**Task objective**
Rewrite the data from the line with "Given this image, is" to the line with "613 millimetres", substituting "observer" for each occurrence of "camera" and leaving everything else unchanged.

**Information supplied**
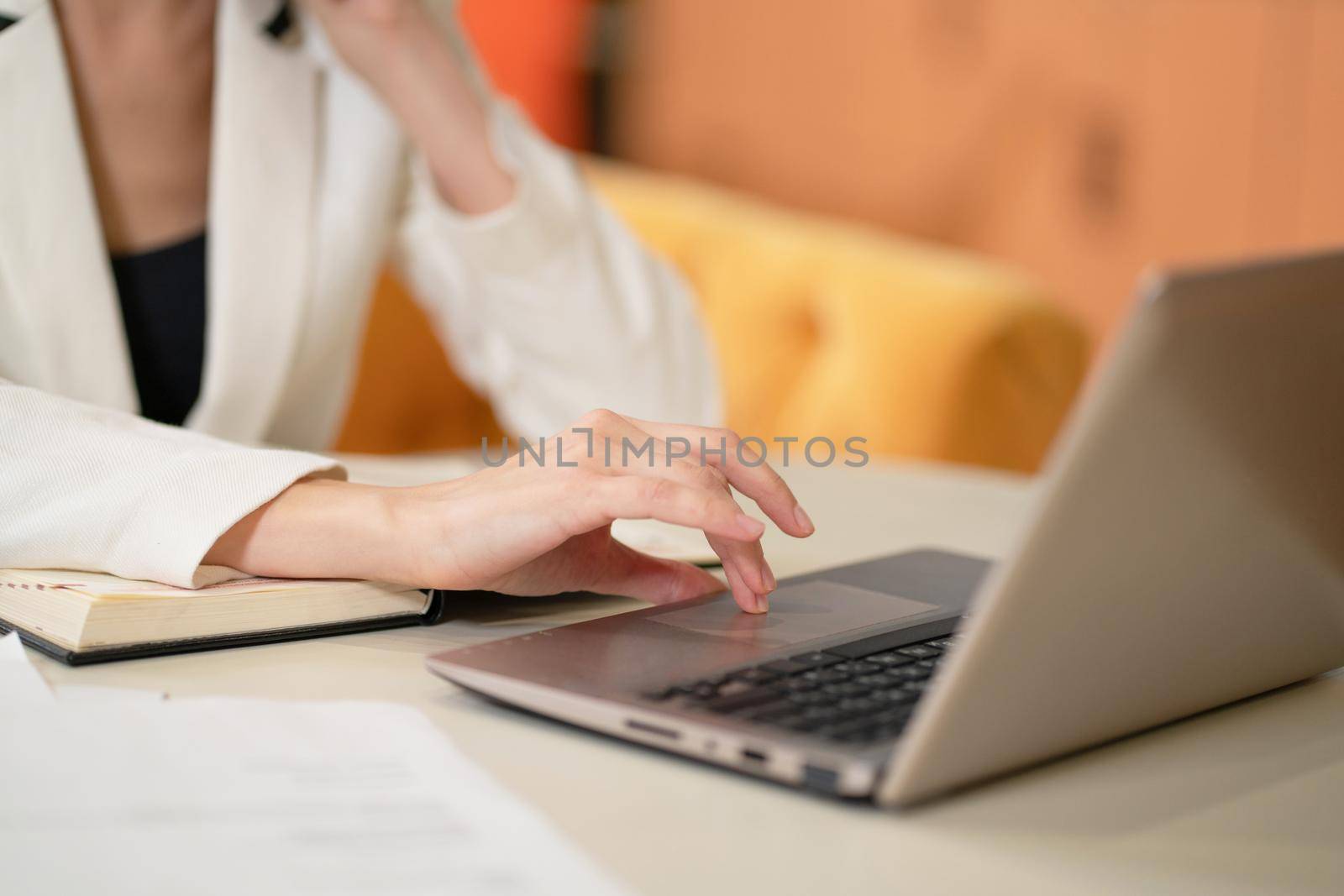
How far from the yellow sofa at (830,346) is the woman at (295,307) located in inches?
20.3

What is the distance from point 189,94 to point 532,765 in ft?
2.42

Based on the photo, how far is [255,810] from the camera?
41 cm

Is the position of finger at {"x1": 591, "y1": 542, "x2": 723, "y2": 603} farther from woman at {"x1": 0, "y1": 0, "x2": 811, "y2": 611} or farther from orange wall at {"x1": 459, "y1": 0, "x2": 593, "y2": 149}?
orange wall at {"x1": 459, "y1": 0, "x2": 593, "y2": 149}

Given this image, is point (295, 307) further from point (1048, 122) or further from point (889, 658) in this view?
point (1048, 122)

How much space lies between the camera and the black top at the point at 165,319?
3.22 ft

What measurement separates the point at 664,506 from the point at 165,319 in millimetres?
573

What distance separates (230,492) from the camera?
613 millimetres

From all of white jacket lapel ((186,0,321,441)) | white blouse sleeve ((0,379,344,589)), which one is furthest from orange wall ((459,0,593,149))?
white blouse sleeve ((0,379,344,589))

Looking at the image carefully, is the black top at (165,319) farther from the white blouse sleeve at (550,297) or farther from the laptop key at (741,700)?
the laptop key at (741,700)

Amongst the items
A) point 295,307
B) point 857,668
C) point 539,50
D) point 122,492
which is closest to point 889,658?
point 857,668

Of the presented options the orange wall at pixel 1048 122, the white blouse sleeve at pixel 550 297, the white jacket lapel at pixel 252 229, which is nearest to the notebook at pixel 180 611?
the white jacket lapel at pixel 252 229

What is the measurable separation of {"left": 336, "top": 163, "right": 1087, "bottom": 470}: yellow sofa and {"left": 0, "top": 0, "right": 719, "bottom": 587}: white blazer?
51 cm

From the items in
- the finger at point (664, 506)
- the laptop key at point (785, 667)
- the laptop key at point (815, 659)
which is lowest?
the laptop key at point (785, 667)

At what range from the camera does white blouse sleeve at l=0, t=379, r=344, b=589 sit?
0.60m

**Full response**
Given this image, is point (295, 307) further from point (1048, 122) or further from point (889, 658) in this view?
point (1048, 122)

How much space lies between the observer and the black top at the point at 165,319?
3.22 ft

What measurement separates the point at 664,506 from the point at 165,319 in millimetres?
573

What distance separates (230,492) from the observer?
613 millimetres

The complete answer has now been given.